It All Changes


It is an eye-opening moment the day you discover your parents are real people. You actually didn’t appear in a cabbage patch, but YOUR PARENTS had . . . sex!  Ewww. You realize that a time existed when you were not the center of their universe and life did not revolve around getting you to practice on time or refereeing sibling shouting matches. Something happens and you see through the parental veneer to the man or woman responsible for giving you life. They do something “normal” and it makes you realize that, “My parents are actually PEOPLE.” It marks a transition from parent as abject object of worship to parent as person who loves me but still has issues of his or her own.
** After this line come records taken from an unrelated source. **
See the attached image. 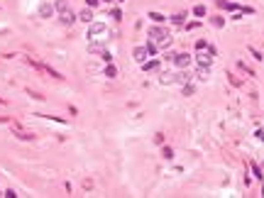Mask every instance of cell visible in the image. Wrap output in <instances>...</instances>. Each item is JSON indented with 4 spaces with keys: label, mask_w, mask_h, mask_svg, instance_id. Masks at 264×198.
Listing matches in <instances>:
<instances>
[{
    "label": "cell",
    "mask_w": 264,
    "mask_h": 198,
    "mask_svg": "<svg viewBox=\"0 0 264 198\" xmlns=\"http://www.w3.org/2000/svg\"><path fill=\"white\" fill-rule=\"evenodd\" d=\"M144 68H147V71H157V68H159V64H157V61H152V64H147Z\"/></svg>",
    "instance_id": "obj_8"
},
{
    "label": "cell",
    "mask_w": 264,
    "mask_h": 198,
    "mask_svg": "<svg viewBox=\"0 0 264 198\" xmlns=\"http://www.w3.org/2000/svg\"><path fill=\"white\" fill-rule=\"evenodd\" d=\"M188 64H191V59H188L186 54H181V56H176V66H181V68H184V66H188Z\"/></svg>",
    "instance_id": "obj_5"
},
{
    "label": "cell",
    "mask_w": 264,
    "mask_h": 198,
    "mask_svg": "<svg viewBox=\"0 0 264 198\" xmlns=\"http://www.w3.org/2000/svg\"><path fill=\"white\" fill-rule=\"evenodd\" d=\"M86 2H88L91 7H96V5H98V0H86Z\"/></svg>",
    "instance_id": "obj_10"
},
{
    "label": "cell",
    "mask_w": 264,
    "mask_h": 198,
    "mask_svg": "<svg viewBox=\"0 0 264 198\" xmlns=\"http://www.w3.org/2000/svg\"><path fill=\"white\" fill-rule=\"evenodd\" d=\"M105 32H108V27H105V25H93V27H91V39H93V37H105Z\"/></svg>",
    "instance_id": "obj_3"
},
{
    "label": "cell",
    "mask_w": 264,
    "mask_h": 198,
    "mask_svg": "<svg viewBox=\"0 0 264 198\" xmlns=\"http://www.w3.org/2000/svg\"><path fill=\"white\" fill-rule=\"evenodd\" d=\"M193 15H198V17H200V15H205V7H203V5H198L196 10H193Z\"/></svg>",
    "instance_id": "obj_7"
},
{
    "label": "cell",
    "mask_w": 264,
    "mask_h": 198,
    "mask_svg": "<svg viewBox=\"0 0 264 198\" xmlns=\"http://www.w3.org/2000/svg\"><path fill=\"white\" fill-rule=\"evenodd\" d=\"M147 54H149V52H147V49H142V47H139V49H134V56H137V61H144V56H147Z\"/></svg>",
    "instance_id": "obj_6"
},
{
    "label": "cell",
    "mask_w": 264,
    "mask_h": 198,
    "mask_svg": "<svg viewBox=\"0 0 264 198\" xmlns=\"http://www.w3.org/2000/svg\"><path fill=\"white\" fill-rule=\"evenodd\" d=\"M12 132H15V134H17L20 139H27V142H30V139H34V134H30V132H25L22 127H15Z\"/></svg>",
    "instance_id": "obj_4"
},
{
    "label": "cell",
    "mask_w": 264,
    "mask_h": 198,
    "mask_svg": "<svg viewBox=\"0 0 264 198\" xmlns=\"http://www.w3.org/2000/svg\"><path fill=\"white\" fill-rule=\"evenodd\" d=\"M149 39H152V42H159V44H169L171 37H169V32H166L164 27H152V30H149Z\"/></svg>",
    "instance_id": "obj_2"
},
{
    "label": "cell",
    "mask_w": 264,
    "mask_h": 198,
    "mask_svg": "<svg viewBox=\"0 0 264 198\" xmlns=\"http://www.w3.org/2000/svg\"><path fill=\"white\" fill-rule=\"evenodd\" d=\"M42 15H44V17H49V15H52V7H49V5H44V7H42Z\"/></svg>",
    "instance_id": "obj_9"
},
{
    "label": "cell",
    "mask_w": 264,
    "mask_h": 198,
    "mask_svg": "<svg viewBox=\"0 0 264 198\" xmlns=\"http://www.w3.org/2000/svg\"><path fill=\"white\" fill-rule=\"evenodd\" d=\"M56 10H59V17H61V22L64 25H73V20H76V15L71 12V7L66 5L64 0H56V5H54Z\"/></svg>",
    "instance_id": "obj_1"
}]
</instances>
A bitter divorce will bring this particular realization about real quick and in some more of a hurry. Sometimes it’s simple; sometimes . . . it’s a bit more complex. No matter how it happens though, your relationship with your parents is never the same.

It is a heart-warming moment the day your parents treat you as an equal. Maybe Dad offers you a beer or Mom doesn’t ask you to leave the room when the gossip topics get R to X rated. Whatever the case, you know when it happens. It’s a subtle shift in how they look at you and how they treat you. You’re not just their child anymore, you’re a member of the club of adults. To use an image from the “olden days,” it was when you were allowed to be heard and not just seen. Sometimes, some truly glorious times, you end up having not just a parent but an incredible friend who already knows all your stories because they were at the center of so many of them. No matter how it happens though, your relationship with your parents is never the same.

It is a gut-wrenching moment the day your role switches with your parent. Mama wants your advice or asks if you will, “just handle this.” Maybe Dad can’t go all day in the yard and you need to come over and take care of trimming the holly bushes. Often, it around the time the folks don’t insist on everyone coming “home” for the holidays but instead let “one of the children host this year.” Sometimes, you catch a grimace of pain or come in unannounced and find Mama taking a breathing treatment you didn’t know she needed. Sooner or later, you’ll taste the hideous, coppery tang of fear when you realize that this once invincible tower of strength and safety is beginning to crumble. Instead of drying your tears when you skinned your knee, you you dry their tears when they can’t quite remember the recipe for your favorite cake. We laugh and joke during the good times about how our parents had better be good to us because we are going to pick out their nursing home one day. The joke isn’t quite as funny when the day actually comes that you have to leave them and when you look at the expression on their faces and they tears in their eyes, you know EXACTLY how they felt looking at you on your first day of school. Unfortunately, a big yellow bus isn’t going to bring them home to milk and cookies and maybe a nap or a game before homework and supper time. In place of the big yellow bus will be a long black limousine and you will have a new standard of loneliness to measure things against in your life. No matter how it happens though, your relationship with your parents is never the same.

Once the changes start, your relationship with your parents is never the same.

Love y’all and don’t forget to wash your feet.